Standing in front of this 8-year-old boy lying in a hospital bed, the "conflict in the Middle East" and the "cost of war" seem endless and suffocating. His pain cannot possibly be imagined as he shakes uncontrollably in and out of shock. He has blood coming from his eyes.
His name is Mahmood Monsoor and he is horribly burned. In the hospital bed next to him is his 8-month-old sister, Maria -- also burned.
Screaming at the top of her lungs is the children's mother, Nuhader Monsoor. She is standing over her baby, looking at her son -- and probably thinking of her dead husband. The smell of burned flesh is overwhelming.
… Politics creeps into the ward like the blood that runs on the floors. "Clearly he is Hezbollah," says one of the doctors outside the room -- arcastically referring to 8-year-old Mahmood, whose screams can be heard from the hallway. His screams now blend with the wails of his mother, matching the baby's cries.
The hospital ward begins to teem with members of the international press. They all have blue flak jackets that say "press" on the front. They carry microphones, cameras, radios and satellite phones, and have local guides to translate.
Today, as I finish I am sitting in the same spot and the shells are still falling. Hezbollah rockets are firing toward northern Israel. I can imagine another reporter, in another flak jacket, standing over an 8-year old Israeli boy.
I'll finish by asking another question: Are any of us making a difference?
Now that the US has the means to quell regional conflict that imparts horrors on innocent children, it has the responsibility to exercise this power to inhibit those envious, resentful, and ambitious little people who would use their charisma and maneuvering for their own ends, to cause trouble for others who want only peace, and the space to do their daily work.

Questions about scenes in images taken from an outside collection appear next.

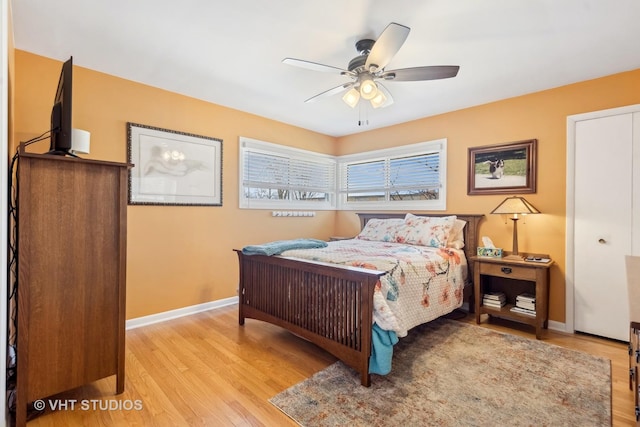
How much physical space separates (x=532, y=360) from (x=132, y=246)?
356 centimetres

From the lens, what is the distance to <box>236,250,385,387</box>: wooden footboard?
6.57 feet

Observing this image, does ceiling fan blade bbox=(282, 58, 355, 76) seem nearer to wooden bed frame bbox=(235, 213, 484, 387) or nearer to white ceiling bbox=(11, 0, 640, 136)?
white ceiling bbox=(11, 0, 640, 136)

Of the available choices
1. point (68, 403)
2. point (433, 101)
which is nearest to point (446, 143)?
point (433, 101)

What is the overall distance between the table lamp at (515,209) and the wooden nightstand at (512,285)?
0.16 m

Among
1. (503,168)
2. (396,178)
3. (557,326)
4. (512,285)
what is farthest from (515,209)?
(396,178)

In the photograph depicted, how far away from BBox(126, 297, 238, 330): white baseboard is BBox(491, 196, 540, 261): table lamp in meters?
3.11

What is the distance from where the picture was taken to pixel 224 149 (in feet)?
11.9

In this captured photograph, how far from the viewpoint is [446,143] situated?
12.4 feet

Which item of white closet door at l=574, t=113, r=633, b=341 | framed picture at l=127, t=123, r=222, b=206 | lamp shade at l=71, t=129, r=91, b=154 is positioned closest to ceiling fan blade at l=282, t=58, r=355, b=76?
lamp shade at l=71, t=129, r=91, b=154

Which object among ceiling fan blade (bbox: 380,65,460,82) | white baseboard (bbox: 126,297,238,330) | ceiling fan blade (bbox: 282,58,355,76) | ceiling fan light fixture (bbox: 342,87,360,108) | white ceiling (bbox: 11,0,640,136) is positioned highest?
white ceiling (bbox: 11,0,640,136)

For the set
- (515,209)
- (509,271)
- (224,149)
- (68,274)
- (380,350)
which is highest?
(224,149)

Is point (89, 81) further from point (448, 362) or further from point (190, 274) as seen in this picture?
point (448, 362)

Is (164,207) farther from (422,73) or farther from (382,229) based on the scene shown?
(422,73)

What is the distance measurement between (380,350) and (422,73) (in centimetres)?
189
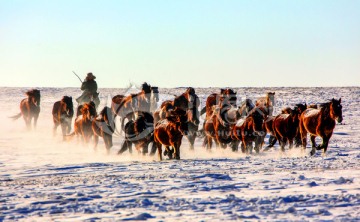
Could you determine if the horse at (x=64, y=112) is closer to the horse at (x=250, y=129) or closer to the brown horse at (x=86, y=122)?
the brown horse at (x=86, y=122)

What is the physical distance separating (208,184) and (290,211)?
2686mm

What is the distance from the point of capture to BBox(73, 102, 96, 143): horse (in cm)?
1970

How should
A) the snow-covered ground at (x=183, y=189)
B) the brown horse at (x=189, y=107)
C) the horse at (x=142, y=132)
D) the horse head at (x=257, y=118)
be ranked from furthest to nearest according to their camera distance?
1. the brown horse at (x=189, y=107)
2. the horse head at (x=257, y=118)
3. the horse at (x=142, y=132)
4. the snow-covered ground at (x=183, y=189)

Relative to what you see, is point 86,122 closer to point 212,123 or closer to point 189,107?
point 189,107

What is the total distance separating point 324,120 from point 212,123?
428 cm

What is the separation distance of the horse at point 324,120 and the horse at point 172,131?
134 inches

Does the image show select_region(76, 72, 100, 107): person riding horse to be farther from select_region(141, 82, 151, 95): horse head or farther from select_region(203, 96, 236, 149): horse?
select_region(203, 96, 236, 149): horse

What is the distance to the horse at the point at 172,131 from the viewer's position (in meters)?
14.9

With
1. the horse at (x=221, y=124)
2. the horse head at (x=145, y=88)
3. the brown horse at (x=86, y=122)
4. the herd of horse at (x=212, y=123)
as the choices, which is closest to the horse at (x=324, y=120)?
the herd of horse at (x=212, y=123)

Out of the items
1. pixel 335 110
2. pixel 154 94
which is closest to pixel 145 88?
pixel 154 94

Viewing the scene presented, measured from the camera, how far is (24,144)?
926 inches

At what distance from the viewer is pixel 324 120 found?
16031 mm

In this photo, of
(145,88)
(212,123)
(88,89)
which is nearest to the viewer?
(212,123)

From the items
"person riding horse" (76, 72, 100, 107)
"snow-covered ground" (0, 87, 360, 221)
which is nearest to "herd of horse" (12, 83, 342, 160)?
"snow-covered ground" (0, 87, 360, 221)
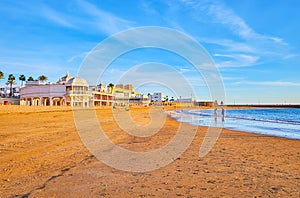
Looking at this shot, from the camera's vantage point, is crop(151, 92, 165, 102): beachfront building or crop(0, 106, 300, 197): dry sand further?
crop(151, 92, 165, 102): beachfront building

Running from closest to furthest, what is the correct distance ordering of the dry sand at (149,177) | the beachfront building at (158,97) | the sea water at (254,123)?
the dry sand at (149,177)
the sea water at (254,123)
the beachfront building at (158,97)

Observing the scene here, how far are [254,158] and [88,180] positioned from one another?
5.39 m

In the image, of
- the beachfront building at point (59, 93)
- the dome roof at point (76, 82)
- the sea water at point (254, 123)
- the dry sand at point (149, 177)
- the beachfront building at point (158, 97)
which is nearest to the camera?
the dry sand at point (149, 177)

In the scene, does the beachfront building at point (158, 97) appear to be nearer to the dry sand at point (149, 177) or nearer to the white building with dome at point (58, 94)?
the white building with dome at point (58, 94)

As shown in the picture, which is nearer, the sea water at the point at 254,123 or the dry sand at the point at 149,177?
the dry sand at the point at 149,177

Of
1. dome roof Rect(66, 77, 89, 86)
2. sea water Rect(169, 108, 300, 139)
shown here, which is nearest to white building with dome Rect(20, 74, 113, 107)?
dome roof Rect(66, 77, 89, 86)

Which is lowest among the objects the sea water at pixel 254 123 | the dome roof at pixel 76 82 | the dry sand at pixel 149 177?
the sea water at pixel 254 123

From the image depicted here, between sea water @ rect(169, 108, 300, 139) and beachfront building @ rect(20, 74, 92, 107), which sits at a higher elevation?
beachfront building @ rect(20, 74, 92, 107)

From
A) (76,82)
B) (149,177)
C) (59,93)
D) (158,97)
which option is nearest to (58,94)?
(59,93)

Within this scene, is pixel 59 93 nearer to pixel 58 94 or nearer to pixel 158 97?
pixel 58 94

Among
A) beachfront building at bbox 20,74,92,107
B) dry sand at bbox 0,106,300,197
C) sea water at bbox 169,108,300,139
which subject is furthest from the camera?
beachfront building at bbox 20,74,92,107

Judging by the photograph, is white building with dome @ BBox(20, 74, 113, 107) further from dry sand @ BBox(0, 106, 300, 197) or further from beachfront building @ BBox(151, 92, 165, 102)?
beachfront building @ BBox(151, 92, 165, 102)

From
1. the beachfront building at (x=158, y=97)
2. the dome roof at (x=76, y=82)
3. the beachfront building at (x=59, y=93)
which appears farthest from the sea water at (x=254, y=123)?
the beachfront building at (x=158, y=97)

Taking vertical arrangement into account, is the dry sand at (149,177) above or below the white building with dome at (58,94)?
below
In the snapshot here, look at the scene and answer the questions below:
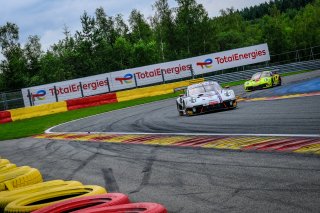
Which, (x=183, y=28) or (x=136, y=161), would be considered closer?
(x=136, y=161)

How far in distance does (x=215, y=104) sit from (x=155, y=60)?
54.5 meters

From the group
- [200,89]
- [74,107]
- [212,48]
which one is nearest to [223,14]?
[212,48]

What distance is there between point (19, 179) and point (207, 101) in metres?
9.58

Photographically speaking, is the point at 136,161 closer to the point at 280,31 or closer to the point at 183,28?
the point at 183,28

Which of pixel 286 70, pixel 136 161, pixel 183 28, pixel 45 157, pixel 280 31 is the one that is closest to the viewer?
pixel 136 161

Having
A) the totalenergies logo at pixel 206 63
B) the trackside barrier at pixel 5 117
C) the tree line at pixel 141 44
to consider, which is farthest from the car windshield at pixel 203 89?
the tree line at pixel 141 44

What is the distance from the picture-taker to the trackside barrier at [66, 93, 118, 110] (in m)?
27.8

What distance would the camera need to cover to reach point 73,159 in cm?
814

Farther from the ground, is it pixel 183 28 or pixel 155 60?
pixel 183 28

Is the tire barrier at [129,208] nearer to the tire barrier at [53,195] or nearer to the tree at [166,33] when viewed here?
the tire barrier at [53,195]

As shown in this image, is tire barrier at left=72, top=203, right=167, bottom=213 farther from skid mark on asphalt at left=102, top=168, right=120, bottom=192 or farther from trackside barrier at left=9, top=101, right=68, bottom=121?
trackside barrier at left=9, top=101, right=68, bottom=121

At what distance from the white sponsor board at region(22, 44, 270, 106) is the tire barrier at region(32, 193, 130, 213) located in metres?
27.4

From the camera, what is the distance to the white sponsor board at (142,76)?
3097 centimetres

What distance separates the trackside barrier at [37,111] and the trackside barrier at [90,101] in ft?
1.55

In the US Declaration of Independence, Jefferson made it clear what the object of existence is, through the power of just government:
…organizing its powers in such form, as to them shall seem most likely to effect their Safety and Happiness.
It would seem that a society based on such concepts, revered for over two hundred years, would work to install these concepts on a society in turmoil, if it could, to save innocent lives. The Middle East is such a society, in need of mediation and “cooler heads.”
Can’t those people who were polled and expressed dissatisfaction vote? Isn’t there an election this fall where they could express their wishes? Isn’t that what democracy means? Then again, so many voted for the Bush-Cheney ticket in 2004, and we already knew better then.
Time to wake up. There's no benefit of the doubt--that's a silly phrase anyway. We are citizens of the world, and we have the option of stopping suffering. Who would refuse that mission?